### Your instructions
Please retype the portion of the Vagrant test cluster instructions that opens with the words containing "A.2 Install Mesos, Marathon" and closes with "this ssh shell.".

### Document extract
Appendix A. Test Cluster

Here are brief setup instructions for setting up a local Vagrant single-node cluster. The Mesos endpoint will be 192.168.33.10:5050 and the Marathon endpoint will be 192.168.33.10:8080.

A.1 Create Vagrant file with 64-bit Ubuntu

First create the Vagrant file with necessary customizations:

$ vi Vagrantfile

Add the following content and save the file:

# -*- mode: ruby -*-
# vi: set ft=ruby :

Vagrant.configure(2) do |config|
  config.vm.box = "ubuntu/trusty64"

  config.vm.network "private_network", ip: "192.168.33.10"
  config.vm.hostname = "mesos"

  config.vm.provider "virtualbox" do |vb|
    vb.memory = "4096"
    vb.cpus = 4
  end

end

Next, update the box to the latest version and start it:

$ vagrant box update
$ vagrant up

A.2 Install Mesos, Marathon and Docker

We can now ssh to the instance to install the necessary bits:

$ vagrant ssh

The rest of these instructions are run from within this ssh shell.

### Material shown
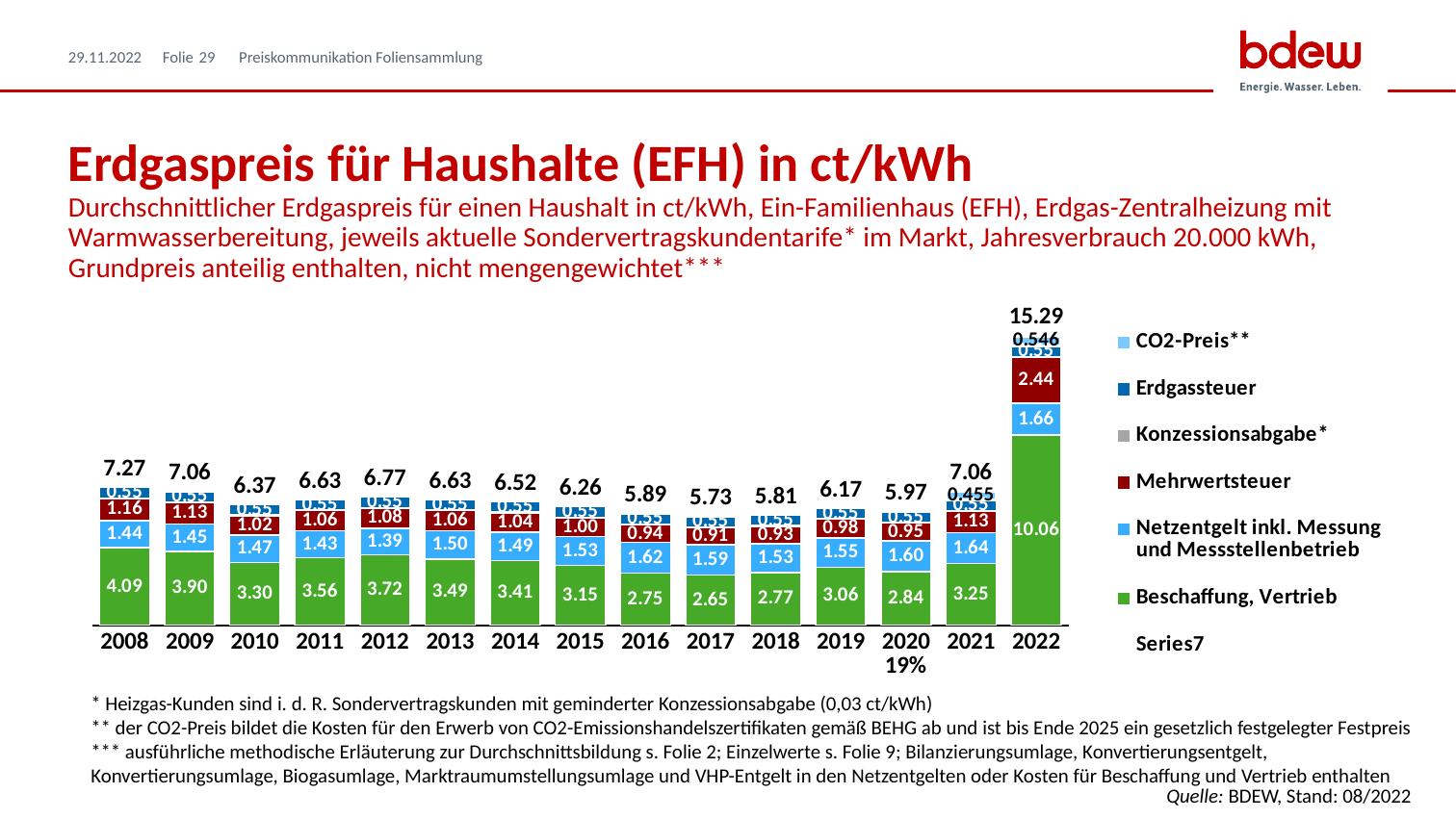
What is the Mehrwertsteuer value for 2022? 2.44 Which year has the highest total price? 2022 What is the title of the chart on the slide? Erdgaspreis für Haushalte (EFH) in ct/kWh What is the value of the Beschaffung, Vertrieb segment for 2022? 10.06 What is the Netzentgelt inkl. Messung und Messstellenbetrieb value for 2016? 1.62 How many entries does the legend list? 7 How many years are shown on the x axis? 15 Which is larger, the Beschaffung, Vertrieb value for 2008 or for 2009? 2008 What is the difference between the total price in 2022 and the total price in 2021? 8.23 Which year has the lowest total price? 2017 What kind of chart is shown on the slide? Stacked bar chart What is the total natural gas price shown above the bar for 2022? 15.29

==

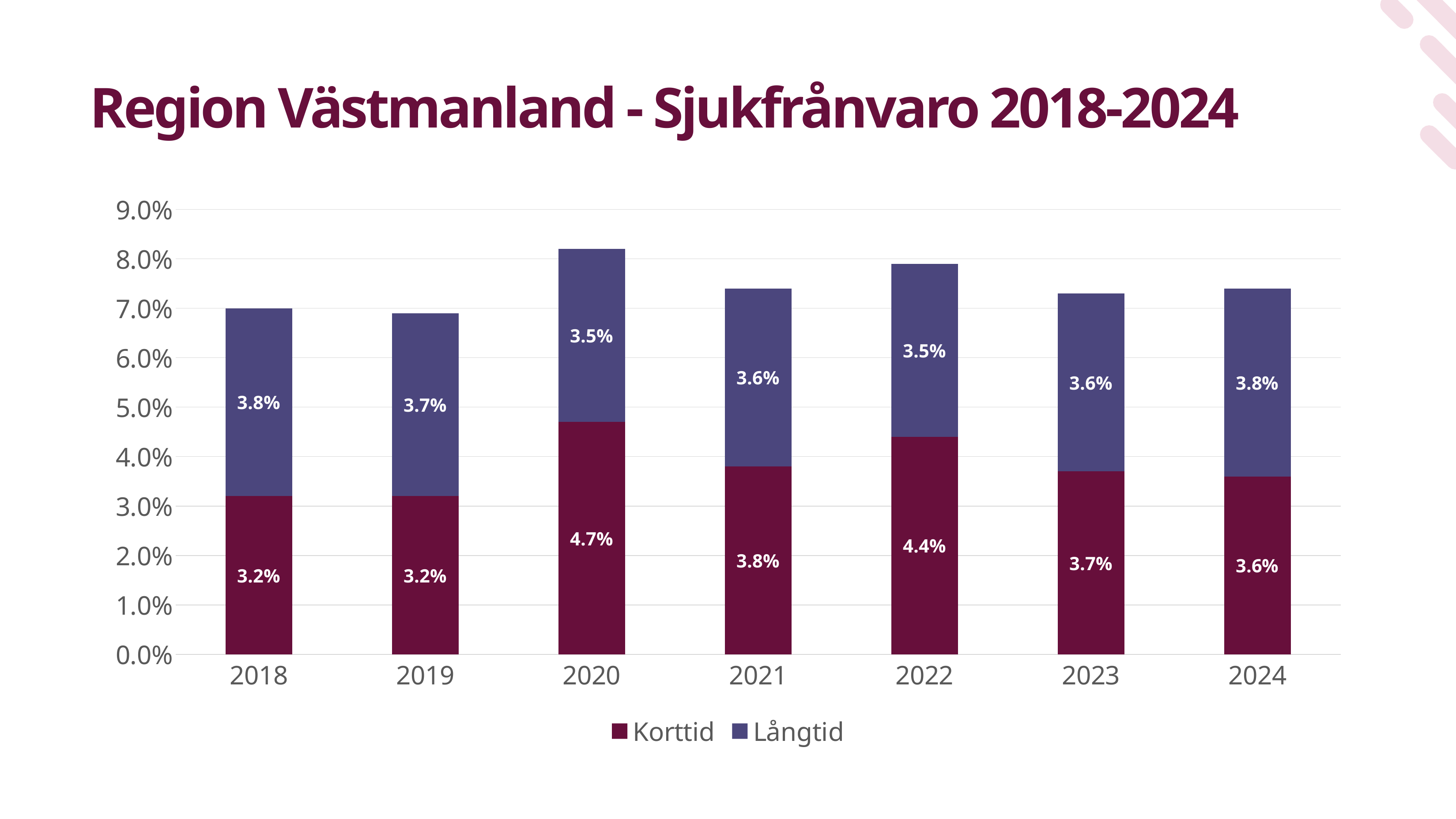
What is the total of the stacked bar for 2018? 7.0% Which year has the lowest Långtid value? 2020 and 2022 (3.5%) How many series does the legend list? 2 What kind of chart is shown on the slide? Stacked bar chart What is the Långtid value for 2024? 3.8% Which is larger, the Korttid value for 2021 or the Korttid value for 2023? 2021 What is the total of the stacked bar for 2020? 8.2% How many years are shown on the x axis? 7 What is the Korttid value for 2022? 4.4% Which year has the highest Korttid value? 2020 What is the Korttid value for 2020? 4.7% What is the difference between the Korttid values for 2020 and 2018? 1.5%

### Output of the exercise
A.2 Install Mesos, Marathon and Docker

We can now ssh to the instance to install the necessary bits:

$ vagrant ssh

The rest of these instructions are run from within this ssh shell.